'Neither need men fear to lose their domestic deities. Woman is born for love, and it is impossible to turn her from seeking it. Men should deserve her love as an inheritance, rather than seize and guard it like a prey. Were they noble, they would strive rather not to be loved too much, and to turn her from idolatry to the true, the only Love. Then, children of one Father, they could not err, nor misconceive one another.
'Society is now so complex, that it is no longer possible to educate woman merely as woman; the tasks which come to her hand are so various, and so large a proportion of women are thrown entirely upon their own resources. I admit that this is not their state of perfect development; but it seems as if heaven, having so long issued its edict in poetry and religion, without securing intelligent obedience, now commanded the world in prose, to take a high and rational view. The lesson reads to me thus:—
'Sex, like rank, wealth, beauty, or talent, is but an accident of birth. As you would not educate a soul to be an aristocrat, so do not to be a woman. A general regard to her usual sphere is dictated in the economy of nature. You need never enforce these provisions rigorously. Achilles had long plied the distaff as a princess, yet, at first sight of a sword, he seized it.

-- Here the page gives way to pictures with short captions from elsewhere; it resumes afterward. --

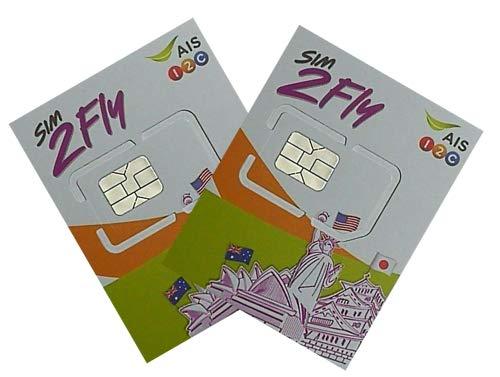 【お急ぎ便】お得な2枚セット!AIS SIM2Fly アジア33ヶ国利用可能 プリペイドSIMカード データ通信4GB 8日...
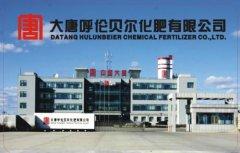甘肃省推进重要产品可追溯体系建设的实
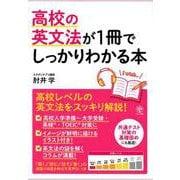 高校の英文法が1冊でしっかりわかる本 [単行本]
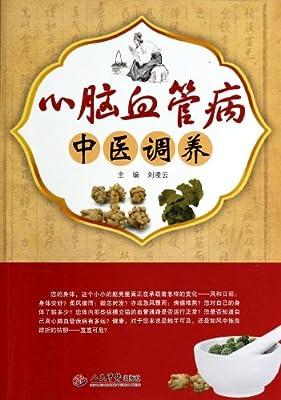 心脑血管病中医调养.pdf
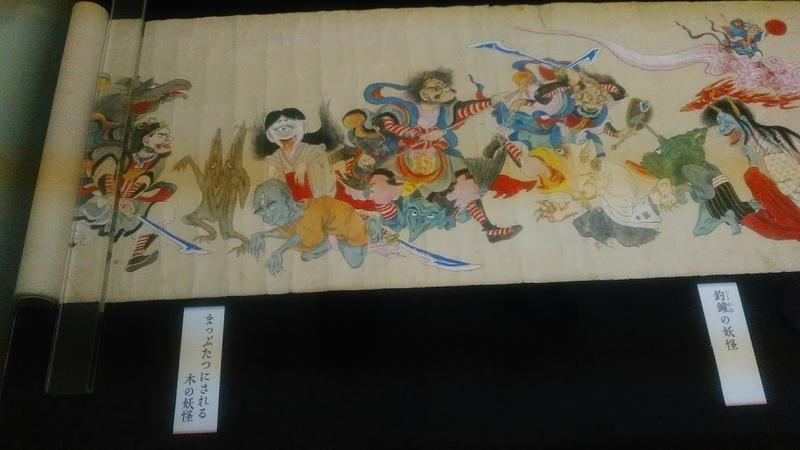 f:id:kokubunzaka:20190827222810j:plain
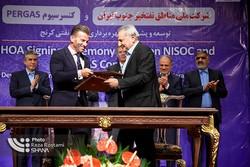 Iran-Pergas.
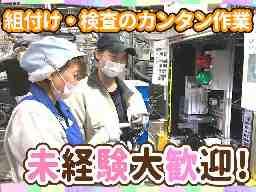 株式会社コジマ 本社刈谷工場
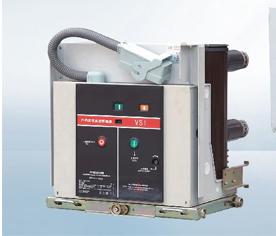 柳市WS-VS1-12断路器|供应温州高性价WS-VS1-12户内高压真空断路器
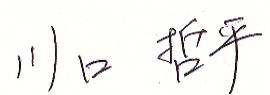 川口哲平の署名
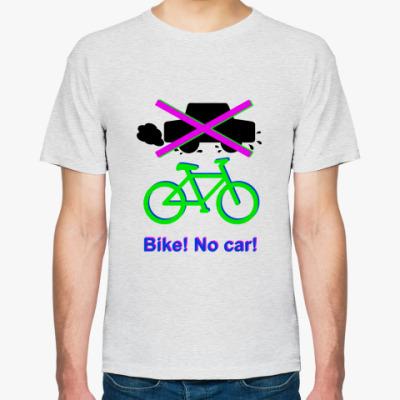 Футболка Нет машинам! Да велосипедам!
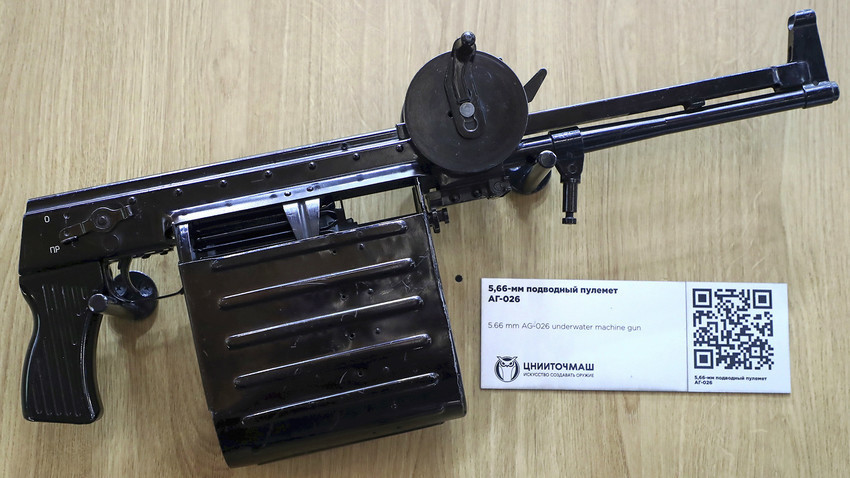 """Sovjetski probni model podvodnog mitraljeza AG-026 a izložbi u okviru Međunarodnog vojno-tehničkog foruma """"Armija-2020""""."""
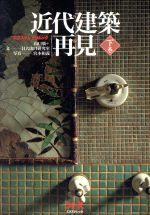 近代建築再見(エクスナレッジムック)(下巻)(文庫)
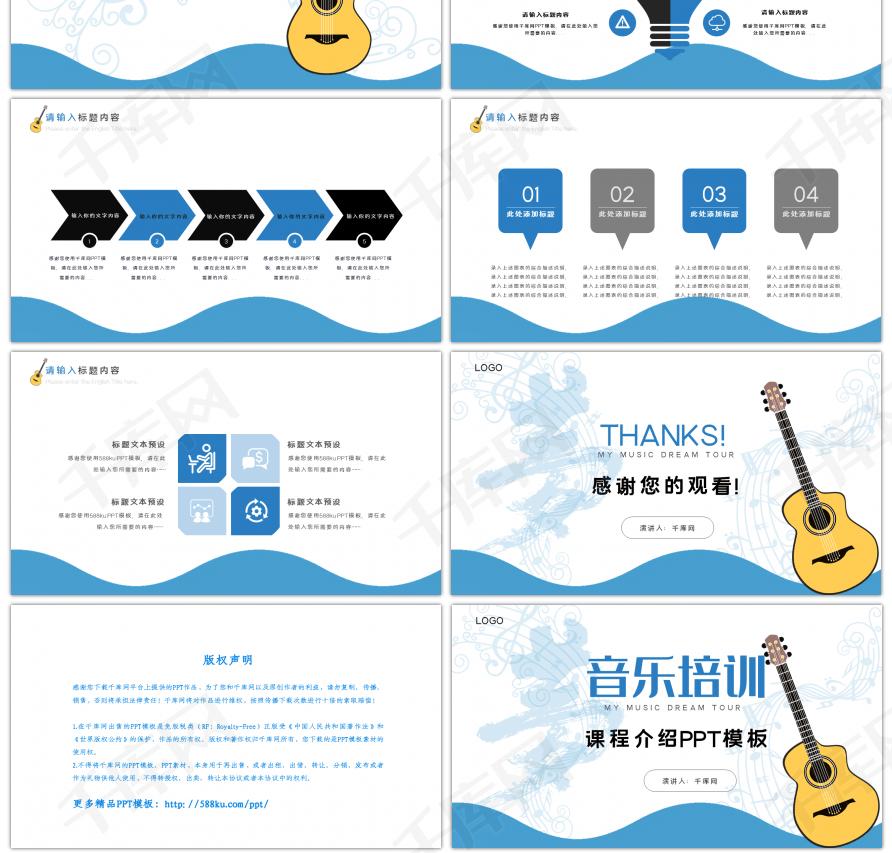 音乐培训课程介绍PPTppt模板免费下载 PPT模板 千库网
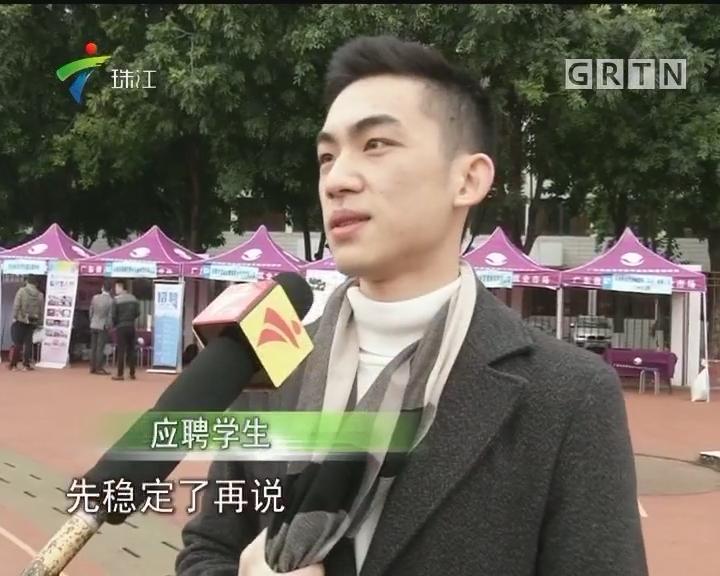 广东举行师范生专场招聘会 民校开出30万薪酬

So with woman, one hour of love would teach her more of her proper relations, than all your formulas and conventions. Express your views, men, of what you seek in woman: thus best do you give them laws. Learn, women, what you should demand of men: thus only can they become themselves. Turn both from the contemplation of what is merely phenomenal in your existence, to your permanent life as souls. Man, do not prescribe how the Divine shall display itself in woman. Woman, do not expect to see all of God in man. Fellow-pilgrims and helpmeets are ye, Apollo and Diana, twins of one heavenly birth, both beneficent, and both armed. Man, fear not to yield to woman's hand both the quiver and the lyre; for if her urn be filled with light, she will use both to the glory of God. There is but one doctrine for ye both, and that is the doctrine of the SOUL.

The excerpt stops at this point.